→ **WHAT THIS TASK INVOLVES**
Every line below that has "nbsp" in it should be copied.
↓
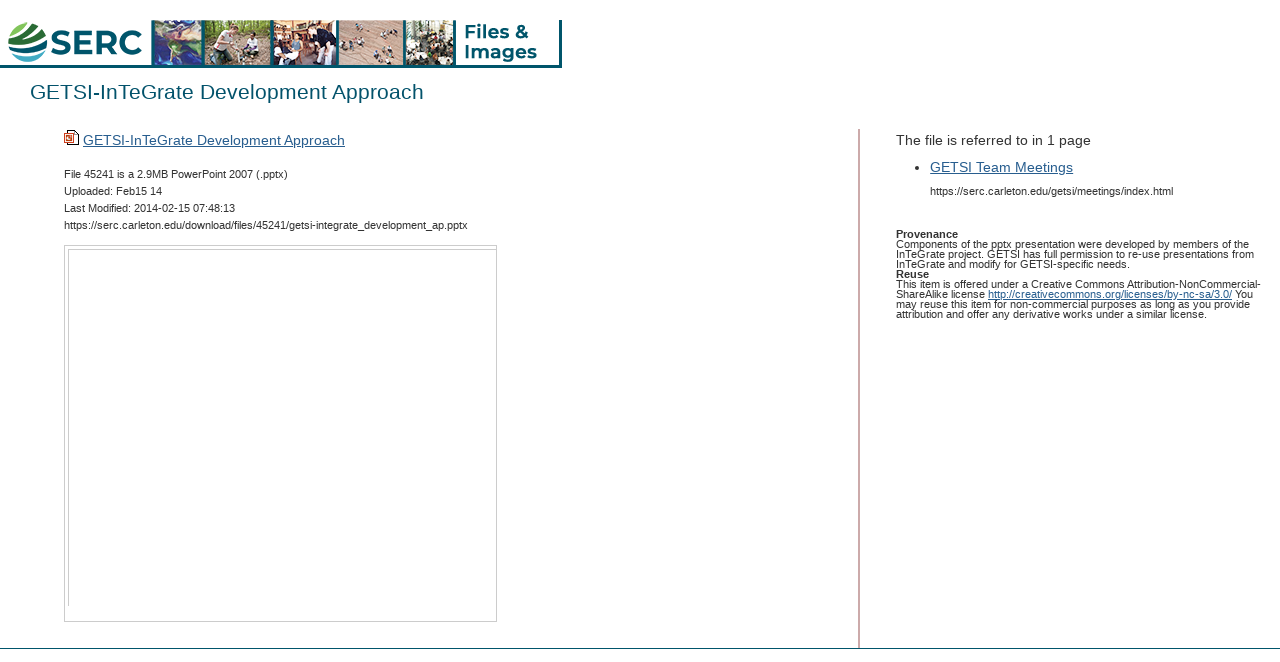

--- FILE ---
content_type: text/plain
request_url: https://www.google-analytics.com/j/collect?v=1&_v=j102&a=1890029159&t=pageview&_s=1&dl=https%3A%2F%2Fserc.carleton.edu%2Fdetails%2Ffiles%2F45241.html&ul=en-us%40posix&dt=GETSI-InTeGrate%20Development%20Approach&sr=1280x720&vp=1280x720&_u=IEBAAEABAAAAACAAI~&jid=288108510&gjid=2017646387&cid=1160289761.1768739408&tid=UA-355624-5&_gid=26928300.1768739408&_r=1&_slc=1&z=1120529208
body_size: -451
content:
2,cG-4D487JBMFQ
↑
↓
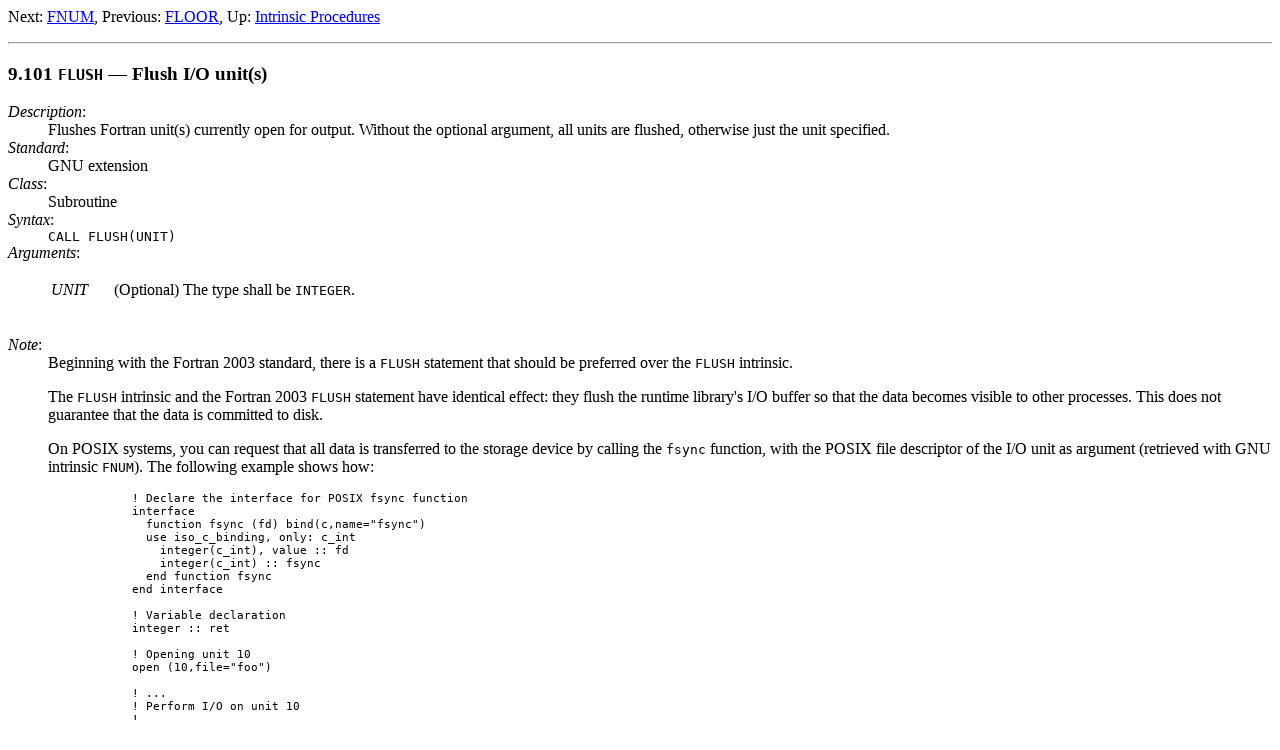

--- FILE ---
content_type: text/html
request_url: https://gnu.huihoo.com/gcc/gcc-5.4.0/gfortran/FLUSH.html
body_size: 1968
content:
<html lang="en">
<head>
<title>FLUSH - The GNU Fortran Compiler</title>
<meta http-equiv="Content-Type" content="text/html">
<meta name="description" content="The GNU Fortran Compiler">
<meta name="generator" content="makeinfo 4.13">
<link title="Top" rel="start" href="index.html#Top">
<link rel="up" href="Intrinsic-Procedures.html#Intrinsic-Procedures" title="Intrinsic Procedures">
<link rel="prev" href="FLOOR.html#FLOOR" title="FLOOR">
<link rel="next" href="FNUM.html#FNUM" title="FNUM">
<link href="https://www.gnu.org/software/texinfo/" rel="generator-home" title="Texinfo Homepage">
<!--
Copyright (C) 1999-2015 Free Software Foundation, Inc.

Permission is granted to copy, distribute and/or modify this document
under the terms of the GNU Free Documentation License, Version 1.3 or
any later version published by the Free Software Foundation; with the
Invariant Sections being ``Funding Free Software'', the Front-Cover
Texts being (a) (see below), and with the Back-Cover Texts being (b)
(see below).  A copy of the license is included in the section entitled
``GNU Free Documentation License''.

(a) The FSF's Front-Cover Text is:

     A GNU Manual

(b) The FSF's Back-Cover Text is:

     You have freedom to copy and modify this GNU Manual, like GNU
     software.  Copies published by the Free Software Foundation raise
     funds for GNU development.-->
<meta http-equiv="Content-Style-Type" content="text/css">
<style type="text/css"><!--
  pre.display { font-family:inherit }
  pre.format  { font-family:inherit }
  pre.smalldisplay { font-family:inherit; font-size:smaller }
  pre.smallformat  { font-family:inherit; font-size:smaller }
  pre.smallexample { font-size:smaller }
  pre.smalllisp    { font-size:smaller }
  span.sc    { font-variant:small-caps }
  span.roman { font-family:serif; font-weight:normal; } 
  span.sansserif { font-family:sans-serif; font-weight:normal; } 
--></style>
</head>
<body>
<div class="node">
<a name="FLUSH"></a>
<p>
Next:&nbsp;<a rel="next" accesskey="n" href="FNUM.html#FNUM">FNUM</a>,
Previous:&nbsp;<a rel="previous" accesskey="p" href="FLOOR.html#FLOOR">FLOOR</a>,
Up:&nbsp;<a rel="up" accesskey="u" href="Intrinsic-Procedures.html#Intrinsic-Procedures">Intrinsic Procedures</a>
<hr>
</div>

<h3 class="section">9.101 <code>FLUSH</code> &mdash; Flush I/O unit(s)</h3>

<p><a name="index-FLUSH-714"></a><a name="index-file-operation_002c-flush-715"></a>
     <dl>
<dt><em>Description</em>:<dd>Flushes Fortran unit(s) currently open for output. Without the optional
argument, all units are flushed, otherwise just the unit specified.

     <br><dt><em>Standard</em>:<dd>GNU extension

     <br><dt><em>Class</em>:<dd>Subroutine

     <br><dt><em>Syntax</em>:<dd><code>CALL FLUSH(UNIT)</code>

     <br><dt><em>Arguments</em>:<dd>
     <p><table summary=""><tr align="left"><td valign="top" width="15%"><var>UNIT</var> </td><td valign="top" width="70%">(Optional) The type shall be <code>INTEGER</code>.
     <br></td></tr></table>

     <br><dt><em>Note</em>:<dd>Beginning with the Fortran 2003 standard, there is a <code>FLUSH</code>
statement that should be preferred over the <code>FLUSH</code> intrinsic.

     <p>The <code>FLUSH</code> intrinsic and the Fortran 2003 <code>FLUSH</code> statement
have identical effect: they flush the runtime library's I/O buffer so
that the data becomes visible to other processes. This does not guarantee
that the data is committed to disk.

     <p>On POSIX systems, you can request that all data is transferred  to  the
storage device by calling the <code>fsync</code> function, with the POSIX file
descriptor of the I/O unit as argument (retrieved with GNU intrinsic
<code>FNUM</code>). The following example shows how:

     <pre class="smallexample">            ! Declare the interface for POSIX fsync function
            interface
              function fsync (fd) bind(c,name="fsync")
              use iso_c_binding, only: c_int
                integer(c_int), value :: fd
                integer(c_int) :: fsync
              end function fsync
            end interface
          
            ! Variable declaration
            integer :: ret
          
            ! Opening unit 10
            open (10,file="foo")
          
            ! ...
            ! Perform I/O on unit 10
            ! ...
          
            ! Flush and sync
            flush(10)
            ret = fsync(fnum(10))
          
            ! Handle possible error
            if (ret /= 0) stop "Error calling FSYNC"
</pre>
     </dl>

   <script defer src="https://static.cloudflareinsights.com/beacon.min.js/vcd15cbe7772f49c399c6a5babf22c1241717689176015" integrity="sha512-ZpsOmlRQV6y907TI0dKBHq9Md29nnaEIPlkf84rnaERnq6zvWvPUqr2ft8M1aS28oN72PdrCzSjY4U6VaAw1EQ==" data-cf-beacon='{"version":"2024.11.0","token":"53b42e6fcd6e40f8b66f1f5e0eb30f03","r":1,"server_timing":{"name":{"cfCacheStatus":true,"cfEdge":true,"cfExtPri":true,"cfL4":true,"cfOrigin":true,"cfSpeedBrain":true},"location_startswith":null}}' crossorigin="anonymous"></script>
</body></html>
↑
→ **YOUR RESPONSE**
Next:&nbsp;<a rel="next" accesskey="n" href="FNUM.html#FNUM">FNUM</a>,
Previous:&nbsp;<a rel="previous" accesskey="p" href="FLOOR.html#FLOOR">FLOOR</a>,
Up:&nbsp;<a rel="up" accesskey="u" href="Intrinsic-Procedures.html#Intrinsic-Procedures">Intrinsic Procedures</a>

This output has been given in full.